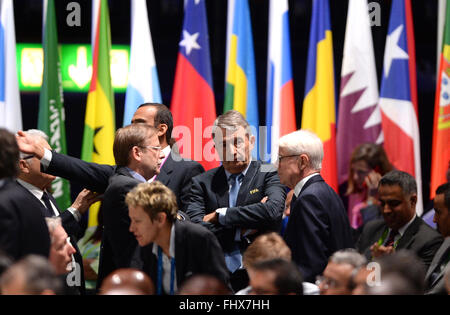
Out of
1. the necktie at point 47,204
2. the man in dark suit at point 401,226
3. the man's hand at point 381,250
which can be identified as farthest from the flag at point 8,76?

========================

> **TASK PROMPT**
Please rewrite the items with "farthest" changed to "most distant", keeping everything else the same and leaving out the pictures.

> **FINISHED TASK**
Out of
1. the necktie at point 47,204
2. the man in dark suit at point 401,226
3. the man's hand at point 381,250
which can be identified as most distant from the flag at point 8,76?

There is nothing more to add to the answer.